I've made alot of thinking. Mostly self reflection i would say.
And it made me realize a few things about life.
It's hard for people to admit their own mistake, even for me.
It's always easier to push the blame onto others.
It's very easy to get blind-sighted by ego.
I know i wrote in my previous entry, that i wasn't going to point out your mistakes.
But i feel i have to, to help me move on.
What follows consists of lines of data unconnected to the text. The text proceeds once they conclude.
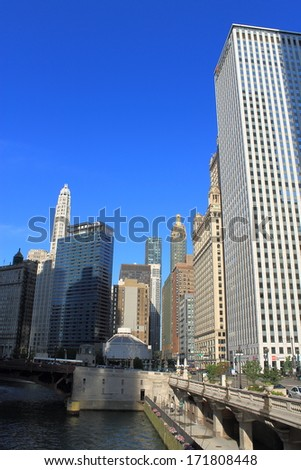 CHICAGO - JUNE 17: Classic skyscrapers near the Chicago River on June 17, 2012 in Chicago, Illinois. The Windy City is the third largest city in the U.S. and is a worldwide center of commerce.  - stock photo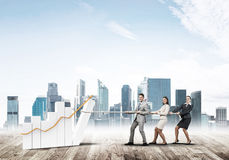 Businessteam working in collaboration making diagram grow and progress Stock Photography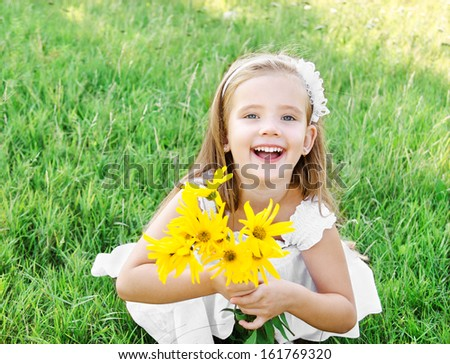 Cute happy little girl on the meadow with flower in summer day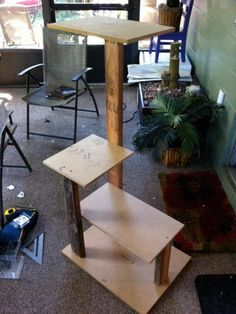 DIY Network shows you how to make a custom cat tower using sisal rope, carpet and plywood.
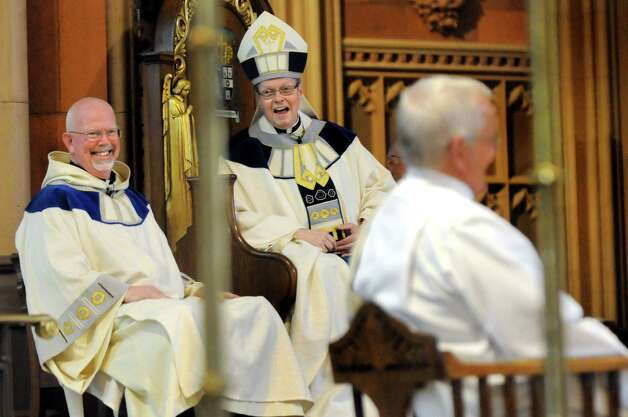 Bishop Edward Scharfenberger, center, teases Rick Lesser, right, who moved from deacon to priest during his ordination on Saturday, June 20, 2015, at the Cathedral of the Immaculate Conception in Albany, N.Y. (Cindy Schultz / Times Union) Photo: Cindy Schultz / 00032345A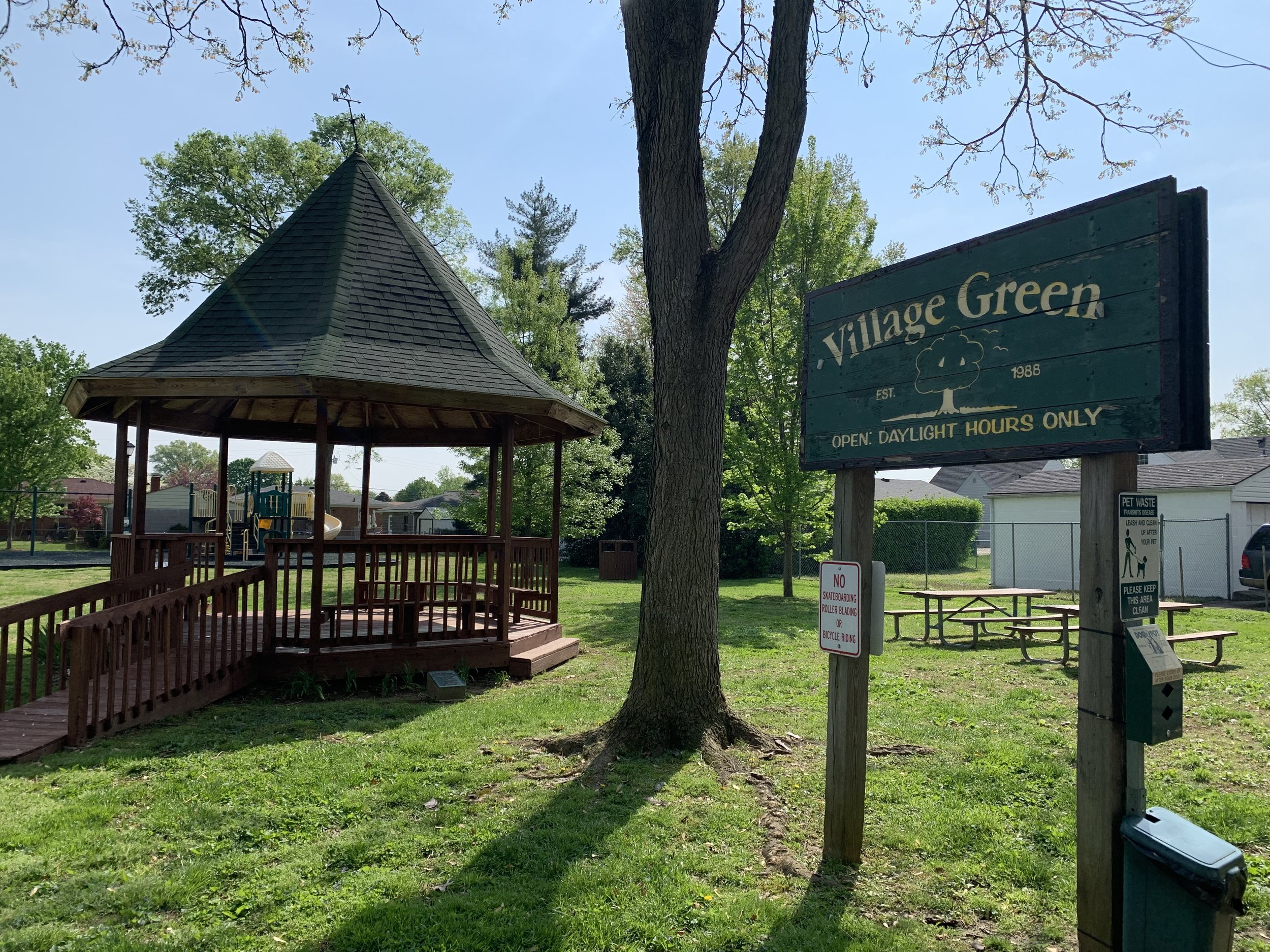The village green park - The Village Green Park is located on Alexander Avenue, between Melford Avenue and Perennial Drive. We have a gazebo, children's playground, picnic tables, and some wonderful green space! The Park is open daily from dawn to dusk.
Firstly, it was my mistake for posting up that racist update on facebook.
When Mubarak got angry with it, i still wasn't angry.
Because to me, i had the choice of saying what i want.
I don't fancy the idea of being restricted due to taboo.
Heck what other people think of me regarding that post.
It is my own profile.
So when mubarak started to get more and more vulgar commenting on that facebook update, it got me more and more agitated. I was only angry with him.
The argument was only between me and him.
So it came to a point where Azri appeared out of nowhere, when it clearly had nothing to do with him. With a comment saying "he's just not as mature as we thought he was"
I began to fire up only at that point.
And yes, i apologizing for blasting back at everyone there.
I was angry. I was angry because the argument between me and mubarak had nothing to do with any one of you, but you had to be a busybody and come in.
Whatever okay. And the whole thing just ended like that.
I was still angry, so i gave it a day.
Two days later, i texted all of you, even those who didn't have much to do with it.
because seriously i wasn't angry at syafiq at all. He only said "haiz". Or whatever he said.
I was actually angry with mubarak, syazwani and azri. |
But nevermind, i'll just apologize anyway.
it was early in the morning, and i really wanted to get it off my chest.
So i just grabbed my phone and texted everybody.
awhile later mubarak replied saying its okay, he forgives me.
awhile after that, syazwani texts me forgiving me too.
But none of my bestfriends could do that.
You said that you loved me more than a friend. I was even like a brother.
So you couldn't even reply his text message to forgive him?
Of course i got mad. But this time, i wasn't angry at you guys about the incident.
I was angry that you guys couldn't even reply a simple text message to forgive me.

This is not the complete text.